▶ **AIM OF THE EXERCISE**: Every record is to be copied unchanged, except that its pictures are removed.

▶ **DATASET EXTRACT**:
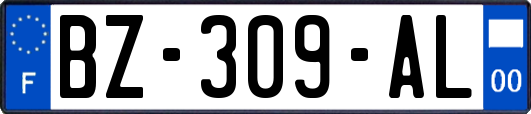 F
BZ-309-AL
00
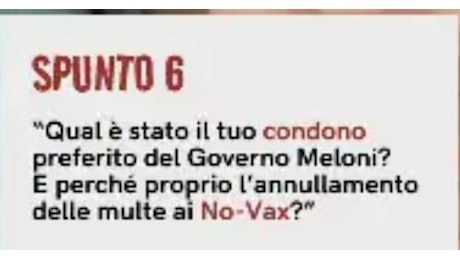 SPUNTO 6

"Qual è stato il tuo condono preferito del Governo Meloni? E perché proprio l'annullamento delle multe ai No-Vax?"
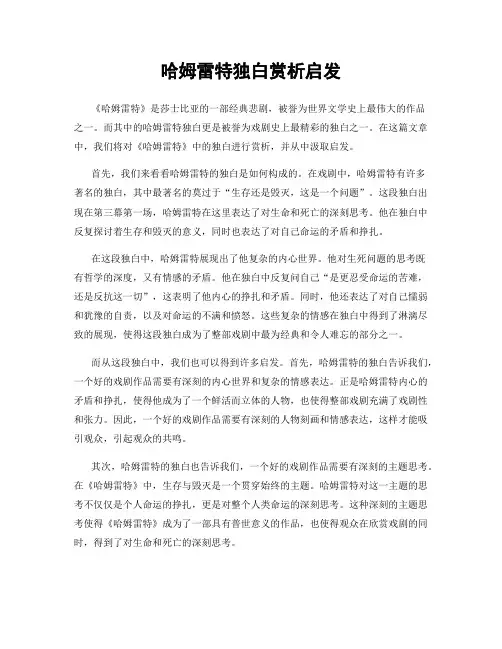 哈姆雷特独白赏析启发

《哈姆雷特》是莎士比亚的一部经典悲剧，被誉为世界文学史上最伟大的作品之一。而其中的哈姆雷特独白更是被誉为戏剧史上最精彩的独白之一。在这篇文章中，我们将对《哈姆雷特》中的独白进行赏析，并从中汲取启发。

首先，我们来看看哈姆雷特的独白是如何构成的。在戏剧中，哈姆雷特有许多著名的独白，其中最著名的莫过于“生存还是毁灭，这是一个问题”。这段独白出现在第三幕第一场，哈姆雷特在这里表达了对生命和死亡的深刻思考。他在独白中反复探讨着生存和毁灭的意义，同时也表达了对自己命运的矛盾和挣扎。

在这段独白中，哈姆雷特展现出了他复杂的内心世界。他对生死问题的思考既有哲学的深度，又有情感的矛盾。他在独白中反复问自己“是更忍受命运的苦难，还是反抗这一切”，这表明了他内心的挣扎和矛盾。同时，他还表达了对自己懦弱和犹豫的自责，以及对命运的不满和愤怒。这些复杂的情感在独白中得到了淋漓尽致的展现，使得这段独白成为了整部戏剧中最为经典和令人难忘的部分之一。

而从这段独白中，我们也可以得到许多启发。首先，哈姆雷特的独白告诉我们，一个好的戏剧作品需要有深刻的内心世界和复杂的情感表达。正是哈姆雷特内心的矛盾和挣扎，使得他成为了一个鲜活而立体的人物，也使得整部戏剧充满了戏剧性和张力。因此，一个好的戏剧作品需要有深刻的人物刻画和情感表达，这样才能吸引观众，引起观众的共鸣。

其次，哈姆雷特的独白也告诉我们，一个好的戏剧作品需要有深刻的主题思考。在《哈姆雷特》中，生存与毁灭是一个贯穿始终的主题。哈姆雷特对这一主题的思考不仅仅是个人命运的挣扎，更是对整个人类命运的深刻思考。这种深刻的主题思考使得《哈姆雷特》成为了一部具有普世意义的作品，也使得观众在欣赏戏剧的同时，得到了对生命和死亡的深刻思考。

▶ **FINISHED EXERCISE**:
 F
BZ-309-AL
00
 SPUNTO 6

"Qual è stato il tuo condono preferito del Governo Meloni? E perché proprio l'annullamento delle multe ai No-Vax?"
 哈姆雷特独白赏析启发

《哈姆雷特》是莎士比亚的一部经典悲剧，被誉为世界文学史上最伟大的作品之一。而其中的哈姆雷特独白更是被誉为戏剧史上最精彩的独白之一。在这篇文章中，我们将对《哈姆雷特》中的独白进行赏析，并从中汲取启发。

首先，我们来看看哈姆雷特的独白是如何构成的。在戏剧中，哈姆雷特有许多著名的独白，其中最著名的莫过于“生存还是毁灭，这是一个问题”。这段独白出现在第三幕第一场，哈姆雷特在这里表达了对生命和死亡的深刻思考。他在独白中反复探讨着生存和毁灭的意义，同时也表达了对自己命运的矛盾和挣扎。

在这段独白中，哈姆雷特展现出了他复杂的内心世界。他对生死问题的思考既有哲学的深度，又有情感的矛盾。他在独白中反复问自己“是更忍受命运的苦难，还是反抗这一切”，这表明了他内心的挣扎和矛盾。同时，他还表达了对自己懦弱和犹豫的自责，以及对命运的不满和愤怒。这些复杂的情感在独白中得到了淋漓尽致的展现，使得这段独白成为了整部戏剧中最为经典和令人难忘的部分之一。

而从这段独白中，我们也可以得到许多启发。首先，哈姆雷特的独白告诉我们，一个好的戏剧作品需要有深刻的内心世界和复杂的情感表达。正是哈姆雷特内心的矛盾和挣扎，使得他成为了一个鲜活而立体的人物，也使得整部戏剧充满了戏剧性和张力。因此，一个好的戏剧作品需要有深刻的人物刻画和情感表达，这样才能吸引观众，引起观众的共鸣。

其次，哈姆雷特的独白也告诉我们，一个好的戏剧作品需要有深刻的主题思考。在《哈姆雷特》中，生存与毁灭是一个贯穿始终的主题。哈姆雷特对这一主题的思考不仅仅是个人命运的挣扎，更是对整个人类命运的深刻思考。这种深刻的主题思考使得《哈姆雷特》成为了一部具有普世意义的作品，也使得观众在欣赏戏剧的同时，得到了对生命和死亡的深刻思考。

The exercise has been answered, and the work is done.